O administrador Alberto Silva, conhecido como Beto, gestor da Casa Florescer 1, morreu nesta segunda-feira (27), aos 53 anos, de acordo com nota publicada pela Associação da Parada do Orgulho LBGT de São Paulo.
Segundo amigas como a jornalista e palestrante Leonora Áquilla, ele teve um infarto e não resistiu.
Beto era considerado uma referência na defesa da dignidade da população trans em situação de vulnerabilidade social. Em sua nota de pesar, a Associação da Parada do Orgulho LBGT disse que ele ajudou a construir uma rede de cuidados baseada no respeito, na escuta e na garantia de direitos.
Pioneira, a Casa Florescer é um centro de acolhimento voltado às mulheres trans e travestis e faz parte da rede assistencial da Prefeitura de São Paulo. Atende 30 mulheres trans e travestis e oferece moradia provisória, alimentação, acompanhamento psicológico e social.
"O mais interessante nesse trabalho é você ver um brilho no olhar de novo", ele disse em entrevista recente ao site Mentes Diferentes.
Beto chegou a ser atendido no início da noite em uma unidade da AMA (Assistência Médica Ambulatorial) ao lado da Casa Florescer, no Bom Retiro, na região central de São Paulo.
"Tive que ir lá ver o corpo porque a ficha não caiu", disse, nas redes sociais, a amiga Leonora. "Não está sendo fácil.

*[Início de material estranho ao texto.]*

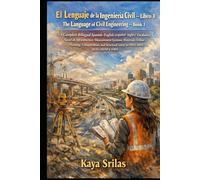 El Lenguaje de la Ingeniería Civil - Libro 1 / The Language of Civil Engineering - Book 1: Bilingual Spanish-English Vocabulary Novel on Urban ... ) Vocabulary & Reading Comprehension)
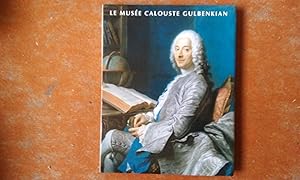 Imagen del vendedor de Le Muse Calouste Gulbenkian a la venta por Librairie de la Garenne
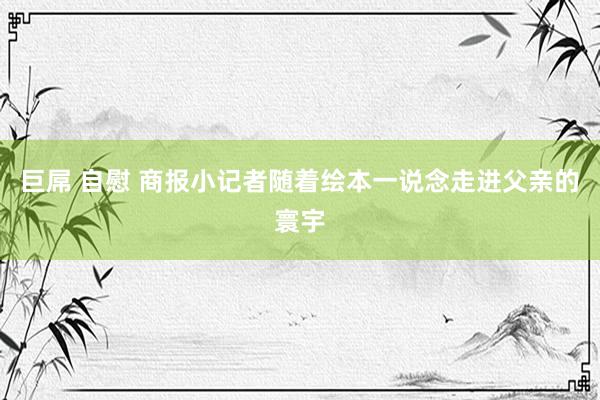 巨屌 自慰 商报小记者随着绘本一说念走进父亲的寰宇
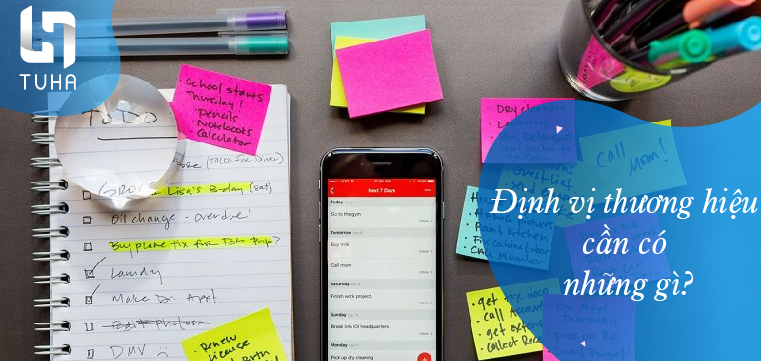 Định vị thương hiệu cần có những gì?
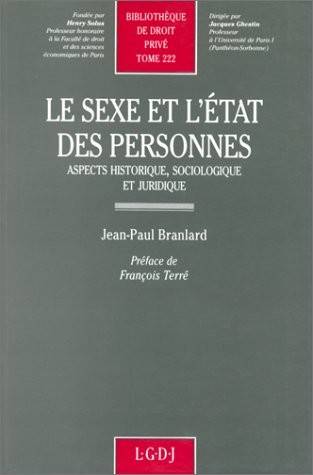 le sexe et l'état des personnes - Jean-Paul Branlard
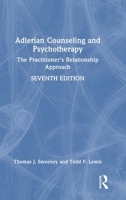Adlerian Counseling and Psychotherapy: The Practitioner’s Relationship Approach 1041091389 Book Cover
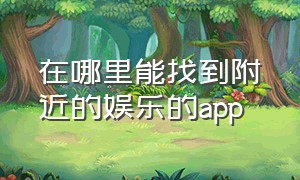 在哪里能找到附近的娱乐的app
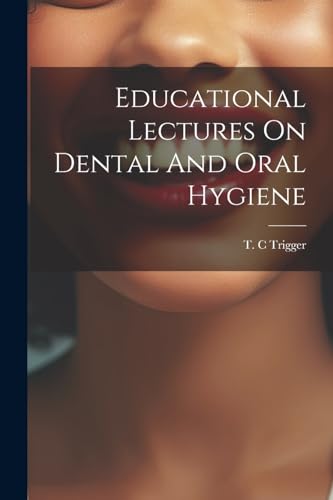C - Eduational Letures On Dental And Oral Hygiene - New paperback or s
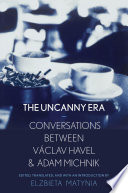 An uncanny era : conversations between Václav Havel and Adam Michnik /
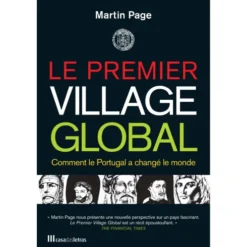 Le Premier Village Global de Martin Page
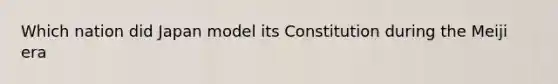 Which nation did Japan model its Constitution during the Meiji era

O Beto é uma grande inspiração para nós que aceitamos esse desafio de cuidar dos outros".
A Casa Florescer foi criada em 2016 e possui uma estrutura com dormitórios coletivos, cozinha, refeitório, sala de convivência, lavanderia e quadra poliesportiva. As abrigadas são atendidas por uma equipe multidisciplinar com assistentes sociais, psicólogo, orientadores socioeducativos, agentes operacionais e equipe de cozinha.
De acordo com a Secretaria de Assistência e Desenvolvimento Social, 95% das pessoas acolhidas desde 2016 aderiram à rede de saúde, 80% regularizaram a documentação, 70% voltaram a estudar e 45% fizeram a retificação de nome e gênero nos documentos.
"Sempre foi um batalhador por essas pessoas, incansável, firme, apaixonado, com princípios muito caros, claros e inegociáveis", disse o jornalista Fabio Turci, criador do podcast Existo.
Em maio deste ano, o gestor da Casa Florescer recebeu o prêmio Legado do Orgulho, na Assembleia Legislativa de São Paulo, e citou nomes de ativistas que o antecederam.
"Quando eu penso na Casa Florescer, penso em Brenda Lee, no Palácio das Princesas, e em muitas outras pessoas que vieram bem antes", disse.
Ele citou as dificuldades do trabalho na assistência social e afirmou que essa realidade fortalecia a sua resiliência.
Também defendeu as políticas públicas voltadas à população trans e encerrou o discurso pedindo palmas para as abrigadas que acompanhavam a premiação pela TV Alesp.